*Belge Bölümü*
Noyan Özkan’ın mirası Türkiye’nin ilk sivil ekoloji ve kent kütüphanesinde yaşayacak

Noyan Özkan’ın adı Karşıyaka’da otopark olmaktan kurtardığı parkta yaşayacak

Dostları Noyan Özkan’ı anlatıyor

 

Röportaj: Merve Damcı 

(Yeşil Gazete)

Noyan Özkan’ın mirası Türkiye’nin ilk sivil ekoloji ve kent kütüphanesinde yaşayacak

Bu hafta sonu (2 Aralık) İzmir kıymetli bir çalıştaya ve panele ev sahipliği yaptı. Ekoloji Kolektifi, Türkiye Barolar Birliği Çevre ve Kent Hukuku Komisyonu, Konak Belediyesi’nin ortaklığıyla düzenlenen “Doğa/Kent Bağlamında Belgelendirme Kültürü, İzmir Kent Belleğinde Mekan-Zaman ve Birey” başlıklı etkinlik yaşam savunucularını, basın mensuplarını ve akademisyenleri Türkan Saylan Kültür Merkezi çatısında bir araya getirdi.

Moderatörlüğünü Ekoloji Kolektifi Derneği’nden avukat Fevzi Özlüer‘in üstlendiği etkinliğin gündem maddeleri ise mimari kültür varlıklarının korunma süreçleri, yerel yaşam hakkı mücadelelerindeki deneyimler, hukuki süreçler ve kazanımlar ve dijitalleşmeyle beraber kültür varlıklarının geleceğe aktarılma yöntemleriydi. Koruma ve kültürel miras alanlarında çalışan ODTÜ Mimarlık Fakültesi’nden Dr. Nimet Özgönül, belgesel sinemacı Enis Rıza Sakızlı ve Hacettepe Üniversitesi Bilgi ve Belge Yönetimi Bölümü’nden Dr. Tolga Çakmak, Türkiye’deki koruma kültürü, hafıza ve belgeleme çalışmaları ile çevrimiçi bellek çalışmaları hakkında sunumlar yaptı.

*Çıkarılan Veriler*
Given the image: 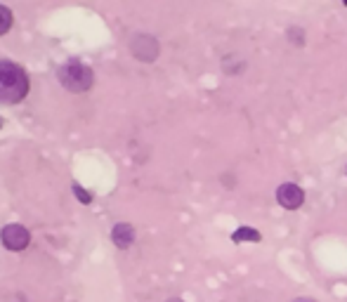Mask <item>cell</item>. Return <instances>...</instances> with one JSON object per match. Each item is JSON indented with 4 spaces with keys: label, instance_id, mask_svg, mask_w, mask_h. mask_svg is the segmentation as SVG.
<instances>
[{
    "label": "cell",
    "instance_id": "12",
    "mask_svg": "<svg viewBox=\"0 0 347 302\" xmlns=\"http://www.w3.org/2000/svg\"><path fill=\"white\" fill-rule=\"evenodd\" d=\"M165 302H184V300H180V298H170V300H165Z\"/></svg>",
    "mask_w": 347,
    "mask_h": 302
},
{
    "label": "cell",
    "instance_id": "6",
    "mask_svg": "<svg viewBox=\"0 0 347 302\" xmlns=\"http://www.w3.org/2000/svg\"><path fill=\"white\" fill-rule=\"evenodd\" d=\"M111 238H113V243L118 246V248H130L132 246V241H135V229L126 224V222H118L113 229H111Z\"/></svg>",
    "mask_w": 347,
    "mask_h": 302
},
{
    "label": "cell",
    "instance_id": "11",
    "mask_svg": "<svg viewBox=\"0 0 347 302\" xmlns=\"http://www.w3.org/2000/svg\"><path fill=\"white\" fill-rule=\"evenodd\" d=\"M293 302H316V300H312V298H295Z\"/></svg>",
    "mask_w": 347,
    "mask_h": 302
},
{
    "label": "cell",
    "instance_id": "5",
    "mask_svg": "<svg viewBox=\"0 0 347 302\" xmlns=\"http://www.w3.org/2000/svg\"><path fill=\"white\" fill-rule=\"evenodd\" d=\"M130 50H132V54H135L140 62H154V59L158 57V40H156L154 36L140 33V36L132 38Z\"/></svg>",
    "mask_w": 347,
    "mask_h": 302
},
{
    "label": "cell",
    "instance_id": "2",
    "mask_svg": "<svg viewBox=\"0 0 347 302\" xmlns=\"http://www.w3.org/2000/svg\"><path fill=\"white\" fill-rule=\"evenodd\" d=\"M59 83L71 92H88L95 83V73H92L90 66H85L83 62L73 59V62H66L62 69H59Z\"/></svg>",
    "mask_w": 347,
    "mask_h": 302
},
{
    "label": "cell",
    "instance_id": "1",
    "mask_svg": "<svg viewBox=\"0 0 347 302\" xmlns=\"http://www.w3.org/2000/svg\"><path fill=\"white\" fill-rule=\"evenodd\" d=\"M29 76L15 62H0V102L19 104L29 95Z\"/></svg>",
    "mask_w": 347,
    "mask_h": 302
},
{
    "label": "cell",
    "instance_id": "8",
    "mask_svg": "<svg viewBox=\"0 0 347 302\" xmlns=\"http://www.w3.org/2000/svg\"><path fill=\"white\" fill-rule=\"evenodd\" d=\"M10 26H12V12H10V7L0 5V36L7 33Z\"/></svg>",
    "mask_w": 347,
    "mask_h": 302
},
{
    "label": "cell",
    "instance_id": "14",
    "mask_svg": "<svg viewBox=\"0 0 347 302\" xmlns=\"http://www.w3.org/2000/svg\"><path fill=\"white\" fill-rule=\"evenodd\" d=\"M345 173H347V168H345Z\"/></svg>",
    "mask_w": 347,
    "mask_h": 302
},
{
    "label": "cell",
    "instance_id": "3",
    "mask_svg": "<svg viewBox=\"0 0 347 302\" xmlns=\"http://www.w3.org/2000/svg\"><path fill=\"white\" fill-rule=\"evenodd\" d=\"M0 241H2V246L7 250H24L29 243H31V234L26 227H21V224H7V227H2L0 231Z\"/></svg>",
    "mask_w": 347,
    "mask_h": 302
},
{
    "label": "cell",
    "instance_id": "10",
    "mask_svg": "<svg viewBox=\"0 0 347 302\" xmlns=\"http://www.w3.org/2000/svg\"><path fill=\"white\" fill-rule=\"evenodd\" d=\"M73 194L78 196V198H80V201H83V203H90V201H92V196H90V194H85V191H83V187H80V184H73Z\"/></svg>",
    "mask_w": 347,
    "mask_h": 302
},
{
    "label": "cell",
    "instance_id": "9",
    "mask_svg": "<svg viewBox=\"0 0 347 302\" xmlns=\"http://www.w3.org/2000/svg\"><path fill=\"white\" fill-rule=\"evenodd\" d=\"M286 36H288V40L295 43V45H302V43H305V31H302V29H298V26L288 29V31H286Z\"/></svg>",
    "mask_w": 347,
    "mask_h": 302
},
{
    "label": "cell",
    "instance_id": "7",
    "mask_svg": "<svg viewBox=\"0 0 347 302\" xmlns=\"http://www.w3.org/2000/svg\"><path fill=\"white\" fill-rule=\"evenodd\" d=\"M262 236H260V231L251 229V227H238L234 234H232V241L234 243H241V241H260Z\"/></svg>",
    "mask_w": 347,
    "mask_h": 302
},
{
    "label": "cell",
    "instance_id": "4",
    "mask_svg": "<svg viewBox=\"0 0 347 302\" xmlns=\"http://www.w3.org/2000/svg\"><path fill=\"white\" fill-rule=\"evenodd\" d=\"M276 201H279V206L286 208V210H298V208L305 203V191H302L298 184H293V182H284V184L276 189Z\"/></svg>",
    "mask_w": 347,
    "mask_h": 302
},
{
    "label": "cell",
    "instance_id": "13",
    "mask_svg": "<svg viewBox=\"0 0 347 302\" xmlns=\"http://www.w3.org/2000/svg\"><path fill=\"white\" fill-rule=\"evenodd\" d=\"M0 125H2V121H0Z\"/></svg>",
    "mask_w": 347,
    "mask_h": 302
}]
</instances>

*İstenenler*
1. Haberde anlatılan etkinliğin moderatörlüğünü kim üstlendi?
2. Haberdeki bölümü "Dostları Noyan Özkan’ı" sözcüklerinden başlayarak "bir araya getirdi." sözcükleri de dahil olmak üzere harfi harfine kopyalayın.
Satırlar, haberden bağımsız ayrı bir malzemedir.

*Görev Yanıtları*
1. Ekoloji Kolektifi Derneği’nden avukat Fevzi Özlüer.

2.
Dostları Noyan Özkan’ı anlatıyor

 

Röportaj: Merve Damcı 

(Yeşil Gazete)

Noyan Özkan’ın mirası Türkiye’nin ilk sivil ekoloji ve kent kütüphanesinde yaşayacak

Bu hafta sonu (2 Aralık) İzmir kıymetli bir çalıştaya ve panele ev sahipliği yaptı. Ekoloji Kolektifi, Türkiye Barolar Birliği Çevre ve Kent Hukuku Komisyonu, Konak Belediyesi’nin ortaklığıyla düzenlenen “Doğa/Kent Bağlamında Belgelendirme Kültürü, İzmir Kent Belleğinde Mekan-Zaman ve Birey” başlıklı etkinlik yaşam savunucularını, basın mensuplarını ve akademisyenleri Türkan Saylan Kültür Merkezi çatısında bir araya getirdi.